Kayla Itsines’ Healthy Pasta Sauce Recipes

Hello blogger world! 👋🏼

If you’re following our @yensisters Instagram, you know we’ve been experimenting with all of Kayla’s Healthy Pasta Sauce Recipes! 😋  Pasta is such an easy and fun meal for lunch and dinner and the best part is that you can make it HEALTHY with wheat pasta and HOMEMADE pasta sauce! 🍝🍝🍝  To be completely honest, we always bought pre-jarred pasta sauces because we never knew how to make our own and never explored into the pasta world of homemade sauces. 😅  I wish we had sooner because it’s not only so simple and delicious, but also satisfying knowing all the ingredients that are thrown into the mix! 👍🏼 You never know what is secretly thrown into restaurant sauces or pre-jarred sauces so it’s the best to make it yourself. What I found from making our own sauces is a new world of NON-BLOATED FEELING POST PASTA MEAL!! 🙀  This is unheard of with Eve and I. We always loved pastas, but dreaded the bloats mcgloats feeling after devouring a plate of it. 😬  Making our own sauce has allowed us to portion control what we know makes us bloat. This means less garlic and less onion into the mix for us. So glad we can now enjoy pasta and feel great after!👌🏼 THANKS KAYLA!! Here is her recipe below for you to give it a whirl and play around with based on your bodily needs/wants! Let us know how it goes and how it makes you feel! 🙂

Homemade Tomato Sauce
Makes 1 ½ cups


1 tbsp olive oil
½ medium brown onion, finely diced
2 garlic cloves, crushed
1 tbsp tomato paste
½ tsp dried oregano
300g canned diced tomatoes
Salt and ground black pepper
10g (¼ cup) chopped basil
10g (¼ cup) chopped Italian parsley


1. Heat the oil in a large saucepan over medium heat.

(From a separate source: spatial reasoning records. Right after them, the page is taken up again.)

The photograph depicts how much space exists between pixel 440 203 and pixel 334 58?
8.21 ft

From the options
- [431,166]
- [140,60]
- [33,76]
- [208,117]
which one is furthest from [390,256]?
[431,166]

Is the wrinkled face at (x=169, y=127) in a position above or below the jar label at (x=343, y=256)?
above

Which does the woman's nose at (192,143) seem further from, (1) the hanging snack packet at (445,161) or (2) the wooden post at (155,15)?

Add the onion and garlic and cook for 3-4 minutes until softened, stirring often.

2. Add the tomato paste and oregano and cook for 1-2 minutes, stirring constantly.

3. Add the diced tomatoes, reduce the heat to medium-low and simmer for 8-10 minutes, until thickened, stirring occasionally.

4. Season with salt and pepper, if desired. Remove from the heat and stir through the fresh basil and parsley and adjust the seasoning if needed.

5. Transfer the sauce, in batches, to a food processor or blender and process for the desired consistency. For a chunkier sauce, puree some of the sauce mixture and mix it back through the sauce. For a smooth sauce, puree it all. Enjoy!

Cashew Basil Pesto
Makes 1 cup


1 large bunch basil, leaves picked
30g raw cashew nuts
2 garlic cloves, crushed
½ tbsp fresh lemon juice
50g (½ cup) parmesan cheese, grated
125ml olive oil
Salt and ground black pepper, to taste


1. Place the basil leaves, cashew nuts, garlic, lemon juice and parmesan cheese in a food processor and process until coarsely chopped.

2. With the food processor still running, slowly add the olive oil and process until fully combined and smooth. Season with salt and pepper, if desired. Enjoy!

Creamy Alfredo Sauce
Makes 3/4 cup


1 tbsp olive oil
1 garlic clove, crushed
1 tbsp flour
175ml salt-reduced vegetable stock
125ml (½ cup) low-fat milk
Pinch of ground nutmeg
Ground black pepper, to taste
50g (½ cup) parmesan cheese, grated


1. Heat the olive oil in a medium saucepan over medium-low heat. Add the garlic and cook for 1-2 minutes until fragrant, stirring frequently.

2. Add the flour and cook for 2 minutes, whisking constantly until smooth. Gradually whisk in the stock, milk, pepper and nutmeg. Increase the heat to medium and gently bring to the boil, stirring constantly.

3. Reduce the heat to medium-low and simmer for 3-4 minutes, until the mixture thickens, gently stirring constantly. Add the parmesan cheese and cook for a further 1-2 minutes, stirring constantly.